You help Ms. N become aware of her somatic symptoms of anxiety by using a series of questions to direct her attention to her physical responses in a “head-to-toe” approach: “Do you notice the tension in your jaw?” “Is your neck tense?” “How is your breathing now?” Though Ms. N had been unaware of these symptoms, she easily agrees: “Yes, now that you mention it, I am aware of that, but I never knew it was anxiety. I thought it was just stress.”

This exercise reveals marked generalized muscle tension, sweating, and a brief period of going “blank” in her mind when she recalled one of her impulsive, aggressive episodes. You explain that these physical reactions are part of the normal biologic fear response. Apart from these symptoms, Ms. N denies any prototypical manic symptoms and does not meet bipolar disorder criteria.

Using interoceptive cues

To frame an interoceptive inquiry, discuss with patients how the brain’s fear system is connected to the body, and explain that investigating these physical symptoms can assist diagnosis and treatment. For example, you might ask, “Could we look into your physical responses in these situations to help us better understand your difficulties?”

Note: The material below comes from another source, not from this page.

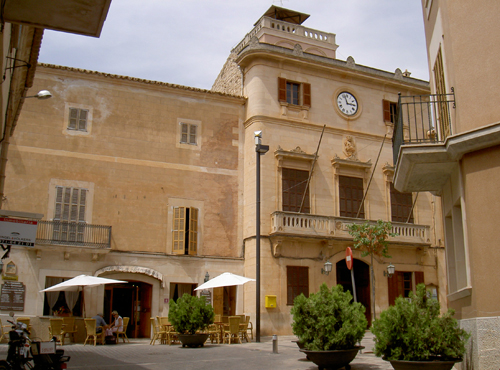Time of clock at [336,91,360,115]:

To actively explore somatic markers of anxiety (anxious feelings), encourage the patient to describe a specific stressful or avoided situation in detail. While he or she does this, direct the patient’s attention to objective physiologic markers of anxiety, such as strained breathing or increased heart rate. Use body-directed questions (interoceptive cues) to foreground these sensory experiences in the patient’s mind. For example:

  • “As we are discussing this issue, I notice your breathing becomes more strained. Do you notice it?”
  • “As you picture this incident in your mind, are you aware of what happens in your body?”
  • “When you perceive her in that way, what do you notice about your physical response?”

You can further inquire into these somatic symptoms and their effect on the patient by asking, “How long have you been having these particular symptoms?” “How frequently do they occur?” or “How distressing are these symptoms?” These questions can separate transient physiologic arousal (normal) from pathologic (recurrent, disabling) responses that may respond to treatment. These cues and their responses can be used as person-specific biomarkers to assay a patient’s:

  • ability to attend to his or her somatic state
  • baseline level of autonomic arousal
  • internal state before problematic behaviors (such as impulsive or self-harming behaviors, substance use)
  • tendency toward anxiety-related perceptual disturbances (such as dissociation).

When the patient actively attends to and carefully describes his or her somatic sensations, the immediate outcome typically is anxiolytic. A shared awareness of the anxiolytic nature of this exercise—“It’s interesting that paying attention to these feelings actually reduces anxiety”—creates a positive first step toward further exploration. Patients can feel the power of the mind to regulate distress.